Extrait du document =
* * * * *

Dans la culture culinaire japonaise, la couleur est bien plus qu’un simple plaisir visuel. C’est un élément essentiel qui exprime le changement des saisons, transmet un sentiment de célébration et symbolise même l’équilibre nutritionnel. De la sagesse des couleurs dans la cuisine japonaise traditionnelle aux dernières tendances éclatantes qui enflamment les réseaux sociaux, explorons le monde profond et fascinant de la couleur des aliments au Japon.
Couleurs traditionnelles appréciées et dernières tendances
Depuis l’Antiquité, la table japonaise est parée de plats qui intègrent habilement les couleurs du monde naturel. Les chefs considèrent les cinq couleurs principales, appelées goshiki (五色), comme la base de la cuisine japonaise. Il s’agit du rouge, du jaune, du vert, du blanc et du noir, qui représentent non seulement la beauté visuelle, mais aussi un repas équilibré et nutritif.

Goshiki (les cinq couleurs fondamentales)
- Rouge : Considéré comme stimulant l’appétit, le rouge est indispensable lors des occasions festives. On le retrouve dans des plats comme les kamaboko rouges et blancs (pâtés de poisson), le sekihan (riz aux haricots rouges) et le sashimi de thon frais.

* * * * *

Exercices à réaliser =
[1] Extrayez sans rien changer le passage du texte sur les couleurs dans la cuisine japonaise qui commence aux mots « Couleurs traditionnelles appréciées » et se termine après les mots « de thon frais. ».
[2] Recopiez à l'identique, s'il vous plaît, l'ensemble des enregistrements ci-dessous, ligne par ligne.

[Extrait d'un jeu de données]
* * * * *

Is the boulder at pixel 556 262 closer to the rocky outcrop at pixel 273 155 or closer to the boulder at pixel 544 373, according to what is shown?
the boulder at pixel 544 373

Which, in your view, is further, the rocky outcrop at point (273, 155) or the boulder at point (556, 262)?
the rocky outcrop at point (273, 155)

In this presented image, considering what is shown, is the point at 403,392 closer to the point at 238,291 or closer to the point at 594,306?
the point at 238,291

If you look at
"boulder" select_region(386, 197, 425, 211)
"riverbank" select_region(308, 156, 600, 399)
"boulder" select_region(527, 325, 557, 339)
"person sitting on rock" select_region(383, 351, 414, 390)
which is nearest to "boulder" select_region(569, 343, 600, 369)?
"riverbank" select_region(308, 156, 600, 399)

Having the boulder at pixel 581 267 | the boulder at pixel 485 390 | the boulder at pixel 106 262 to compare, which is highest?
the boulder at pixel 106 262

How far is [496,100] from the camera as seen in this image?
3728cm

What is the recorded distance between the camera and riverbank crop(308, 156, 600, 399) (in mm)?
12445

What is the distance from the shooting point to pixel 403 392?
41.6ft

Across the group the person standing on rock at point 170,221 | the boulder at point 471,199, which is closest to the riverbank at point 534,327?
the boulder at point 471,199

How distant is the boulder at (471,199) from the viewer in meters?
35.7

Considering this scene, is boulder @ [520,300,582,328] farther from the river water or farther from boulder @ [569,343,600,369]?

* * * * *

Résultats finaux =
[1]
Couleurs traditionnelles appréciées et dernières tendances
Depuis l’Antiquité, la table japonaise est parée de plats qui intègrent habilement les couleurs du monde naturel. Les chefs considèrent les cinq couleurs principales, appelées goshiki (五色), comme la base de la cuisine japonaise. Il s’agit du rouge, du jaune, du vert, du blanc et du noir, qui représentent non seulement la beauté visuelle, mais aussi un repas équilibré et nutritif.

Goshiki (les cinq couleurs fondamentales)
- Rouge : Considéré comme stimulant l’appétit, le rouge est indispensable lors des occasions festives. On le retrouve dans des plats comme les kamaboko rouges et blancs (pâtés de poisson), le sekihan (riz aux haricots rouges) et le sashimi de thon frais.

[2]
Is the boulder at pixel 556 262 closer to the rocky outcrop at pixel 273 155 or closer to the boulder at pixel 544 373, according to what is shown?
the boulder at pixel 544 373

Which, in your view, is further, the rocky outcrop at point (273, 155) or the boulder at point (556, 262)?
the rocky outcrop at point (273, 155)

In this presented image, considering what is shown, is the point at 403,392 closer to the point at 238,291 or closer to the point at 594,306?
the point at 238,291

If you look at
"boulder" select_region(386, 197, 425, 211)
"riverbank" select_region(308, 156, 600, 399)
"boulder" select_region(527, 325, 557, 339)
"person sitting on rock" select_region(383, 351, 414, 390)
which is nearest to "boulder" select_region(569, 343, 600, 369)?
"riverbank" select_region(308, 156, 600, 399)

Having the boulder at pixel 581 267 | the boulder at pixel 485 390 | the boulder at pixel 106 262 to compare, which is highest?
the boulder at pixel 106 262

How far is [496,100] from the camera as seen in this image?
3728cm

What is the recorded distance between the camera and riverbank crop(308, 156, 600, 399) (in mm)?
12445

What is the distance from the shooting point to pixel 403 392?
41.6ft

Across the group the person standing on rock at point 170,221 | the boulder at point 471,199, which is closest to the riverbank at point 534,327?
the boulder at point 471,199

How distant is the boulder at (471,199) from the viewer in meters?
35.7

Considering this scene, is boulder @ [520,300,582,328] farther from the river water or farther from boulder @ [569,343,600,369]?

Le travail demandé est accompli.